Produce vértigo recordar cómo eran aquellos discos de hace tres décadas años que eran fruto de la angustia vital ante una edad, los 30 años, que ahora nos parece muy temprana.
Los cincuenta son los nuevos cuarenta. Y los cuarenta son los nuevos treinta. Seguro que habréis oído esto más de una vez. Los plazos vitales se alargan, la emancipación se demora hoy en día lo que no está escrito, y la juventud es ahora más un estado mental que una mera condición física. Pero hubo un tiempo en el que no fue así. Y no queda tan lejos, si lo pensamos con detenimiento. No se trata de que nos pongamos a mirar fotos de cómo vestían nuestros abuelos, no. Basta con echar un vistazo a nuestra colección de discos.
El pop, el rock, la música popular, nos recuerdan lo rápido que antes se consumían las fases vitales. En apenas un lustro, un hatajo de veinteañeros (los Beatles, los Clash, los Smiths) podía experimentar lo que difícilmente ninguno de nosotros vivirá en décadas. Pasados los treinta años, podían escribir un master: sobre la vida, las drogas, el alcohol, las relaciones de pareja y cómo manejarse en su industria. Los estilos musicales se sucedían a la velocidad de la luz.
Se encendían, se apagaban y renacían en ciclos que ahora mismo nos parecen un abrir y cerrar de ojos. En este último año y medio, en el que el mundo parecía detenerse por completo, en el que el parón de la industria de la música en directo (entre otras muchas industrias) nos hizo refugiarnos en la nostalgia de tiempos más amables y en aquellos discos que tanto nos marcaron cuando éramos más jóvenes e impresionables, ha cundido el recuerdo de unos cuantos discos que fueron gestados –y ahí está la gracia– cuando sus artífices veían los 30 años como la antesala a la madurez. Quién lo iba a decir.
“Pasados los treinta años, los músicos de finales de los años ochenta podían escribir un master sobre lo que era la vida: las drogas, el alcohol, las relaciones de pareja o cómo manejarse en la gran industria del disco”.
Canciones y discos que fueron creados cuando cumplir los 30 años suponía aceptar los peajes de la madurez: el matrimonio, la vida en pareja, las primeras pérdidas de seres queridos, la nostalgia, la profesionalización y su rutina… lo que Faith No More denominaron, en una de sus canciones, como “Midlife Crisis”, cuando su líder Mike Patton apenas sobrepasaba los 24 años (era 1992) pero ya empezaba a ironizar sobre el asunto. Bruce Springsteen experimentó esa crisis de los treinta cuando compuso las canciones de The River (1980), y lo mismo le pasó a Robert Smith cuando gestó el Disintegration (1989) de The Cure, a New Order cuando hicieron Technique (1989) o a los Pet Shop Boys cuando despacharon Behaviour (1990).
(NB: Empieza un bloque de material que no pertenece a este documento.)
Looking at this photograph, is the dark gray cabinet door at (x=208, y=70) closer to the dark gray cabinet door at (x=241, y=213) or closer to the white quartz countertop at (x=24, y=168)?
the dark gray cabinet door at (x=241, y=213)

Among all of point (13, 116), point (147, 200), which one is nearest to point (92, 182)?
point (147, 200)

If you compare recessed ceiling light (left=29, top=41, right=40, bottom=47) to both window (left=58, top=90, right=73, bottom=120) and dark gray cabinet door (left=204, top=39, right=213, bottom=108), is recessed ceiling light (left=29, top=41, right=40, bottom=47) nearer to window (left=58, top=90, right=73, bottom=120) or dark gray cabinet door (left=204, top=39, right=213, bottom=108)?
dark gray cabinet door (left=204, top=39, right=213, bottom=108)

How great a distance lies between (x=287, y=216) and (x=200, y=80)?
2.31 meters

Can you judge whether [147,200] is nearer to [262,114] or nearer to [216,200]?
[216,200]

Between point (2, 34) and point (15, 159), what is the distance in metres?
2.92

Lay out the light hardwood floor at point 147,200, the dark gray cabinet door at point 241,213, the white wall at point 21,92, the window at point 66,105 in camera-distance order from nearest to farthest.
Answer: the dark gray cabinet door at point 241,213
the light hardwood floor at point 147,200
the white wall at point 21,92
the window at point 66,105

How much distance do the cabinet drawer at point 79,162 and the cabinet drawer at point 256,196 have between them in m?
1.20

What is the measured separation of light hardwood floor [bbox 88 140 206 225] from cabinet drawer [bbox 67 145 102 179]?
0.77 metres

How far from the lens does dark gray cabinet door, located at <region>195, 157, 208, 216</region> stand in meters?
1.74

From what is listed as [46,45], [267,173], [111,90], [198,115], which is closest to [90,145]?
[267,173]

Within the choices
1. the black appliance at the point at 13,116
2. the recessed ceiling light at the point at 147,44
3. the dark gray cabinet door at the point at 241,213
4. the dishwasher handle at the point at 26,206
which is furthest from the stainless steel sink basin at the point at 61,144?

Cómo ha cambiado todo desde hace treinta años, la verdad. Habremos ganado en longevidad, desde luego. En calidad y esperanza de vida. Pero, como melómanos, y con tanto complejo de Peter Pan como nos rodea, también empieza a echarse de menos aquel precoz arrojo que muchos músicos emblemáticos tenían para conjurar las peores pesadillas de su inminente madurez vital y tramar con ellas discos urgentes, adictivos, magnéticos, que –en cierto modo– nos advertían de todo lo que estaba a punto de cernirse también sobre nosotros. De que la vida, como decía Gil de Biedma cuando constató que no sería joven para siempre, iba en serio.